Photo: Princeton Study: New Insights on the Effects of Migration on Child Well-Being
World Leaders Are Called on to Connect These Dots
As world leaders gather in New York for the United Nations General Assembly, women and children are certainly part of the discussions. Leaders routinely fail, however, to address how changing migration patterns have a profound effect on children. New research sheds light on the connection between immigration patterns and child well-being, and should be central to many of the U.N. policy discussions.
“Migrant Youths and Children of Migrants in a Globalized World,” the focus of the September volume of The Annals of the American Academy of Political and Social Science, looks at international child migration through the lens of child development. With the backdrop of changing migration patterns, the researchers seek to identify policies and institutions that can ensure that children who migrate integrate and succeed in their new homes.
The volume details how the patterns of migration have changed over the past 40 years – from the sheer increase in the number of people migrating to the directional changes in migration—while underscoring the demographic changes of migrants and the challenges facing migrant youth. Three key migration issues are highlighted: education; family, fertility, and the lifecycle timing of migration; and health.

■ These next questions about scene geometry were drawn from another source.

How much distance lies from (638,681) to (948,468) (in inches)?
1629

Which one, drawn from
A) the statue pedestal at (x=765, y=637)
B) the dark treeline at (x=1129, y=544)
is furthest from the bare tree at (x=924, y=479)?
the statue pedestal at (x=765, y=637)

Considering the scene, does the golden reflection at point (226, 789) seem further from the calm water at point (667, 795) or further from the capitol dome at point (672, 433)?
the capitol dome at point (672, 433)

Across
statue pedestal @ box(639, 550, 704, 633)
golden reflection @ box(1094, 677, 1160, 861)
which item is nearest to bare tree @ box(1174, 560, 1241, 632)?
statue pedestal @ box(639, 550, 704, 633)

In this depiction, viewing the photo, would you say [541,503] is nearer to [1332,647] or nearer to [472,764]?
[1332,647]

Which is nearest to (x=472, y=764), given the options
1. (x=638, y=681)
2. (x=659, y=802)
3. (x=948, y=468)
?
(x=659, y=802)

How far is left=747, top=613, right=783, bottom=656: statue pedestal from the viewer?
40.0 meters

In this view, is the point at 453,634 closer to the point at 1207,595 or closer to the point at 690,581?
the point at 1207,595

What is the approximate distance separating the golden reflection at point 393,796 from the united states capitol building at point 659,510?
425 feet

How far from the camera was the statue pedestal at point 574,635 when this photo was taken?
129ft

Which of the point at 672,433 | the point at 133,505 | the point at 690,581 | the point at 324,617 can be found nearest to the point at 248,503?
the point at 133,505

The volume was co-edited by Alícia Adserà, research scholar and lecturer at the Woodrow Wilson School and the Office of Population Research at Princeton University, and Marta Tienda, the Maurice P. During ’22 Professor in Demographic Studies and professor of sociology and public affairs at Princeton University.

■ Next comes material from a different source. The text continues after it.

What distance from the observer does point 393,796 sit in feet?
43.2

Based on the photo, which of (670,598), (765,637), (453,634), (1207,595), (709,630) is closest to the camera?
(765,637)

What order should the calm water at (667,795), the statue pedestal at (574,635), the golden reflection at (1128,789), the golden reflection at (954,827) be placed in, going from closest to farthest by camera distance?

The co-editors note, “The articles in this volume offer new insights on child migration, social integration and child well-being, drawing comparisons from traditional and ‘new’ immigrant-receiving nations and providing important recommendations for successful integration of youths with migration backgrounds.”
Published by Sage, the volume features the following articles:
- “Comparative Perspectives on International Migration and Child Well-being” by Alícia Adserá and Marta Tienda
- “Migrant Youths’ Educational Achievement: The Role of Institutions” by Deborah A. Cobb-Clark, Mathias Sinning, and Steven Stillman
- “Educational Achievement Gaps between Immigrant and Native Students in Two “New” Immigration Countries: Italy and Spain in Comparison” by Davide Azzolini, Philipp Schnell, and John R. B. Palmer
- “The Educational Expectations of Children of Immigrants in Italy” by Alessandra Minello and Nicola Barban
- “Child-Parent Separations among Senegalese Migrants to Europe: Migration Strategies or Cultural Arrangements?” by Amparo González-Ferrer, Pau Baizán, and Cris Beauchemin
- “Age at Immigration and the Adult Attainments of Child Migrants to the United States” by Audrey Beck, Miles Corak, and Marta Tienda
- “Fertility Patterns of Child Migrants: Age at Migration and Ancestry in Comparative Perspective” by Alícia Adserà, Ana M. Ferrer, Wendy Sigle-Rushton, and Ben Wilson
- “Nativity Differences in Mothers’ Health Behaviors: A Cross-National and Longitudinal Lens” by Margot Jackson, Sara McLanahan, and Kathleen Kiernan
- “Race/Ethnic and Nativity Disparities in Child Overweight in the United States and England” by Melissa L. Martinson, Sara McLanahan, and Jeanne Brooks-Gunn
- “How Do Children of Mixed Partnerships Fare in the United Kingdom? Understanding the Implications for Children of Parental Ethnic Homogamy and Heterogamy” by Lucinda Platt
“As the nations of the world gather for this year’s United Nations General Assembly, it is our hope that the delegates look at these critical issues impacting our world’s children,” say Adserà and Tienda. “The findings in this volume can help leaders shape policies that will have a profound positive effect on the world’s migrating children.”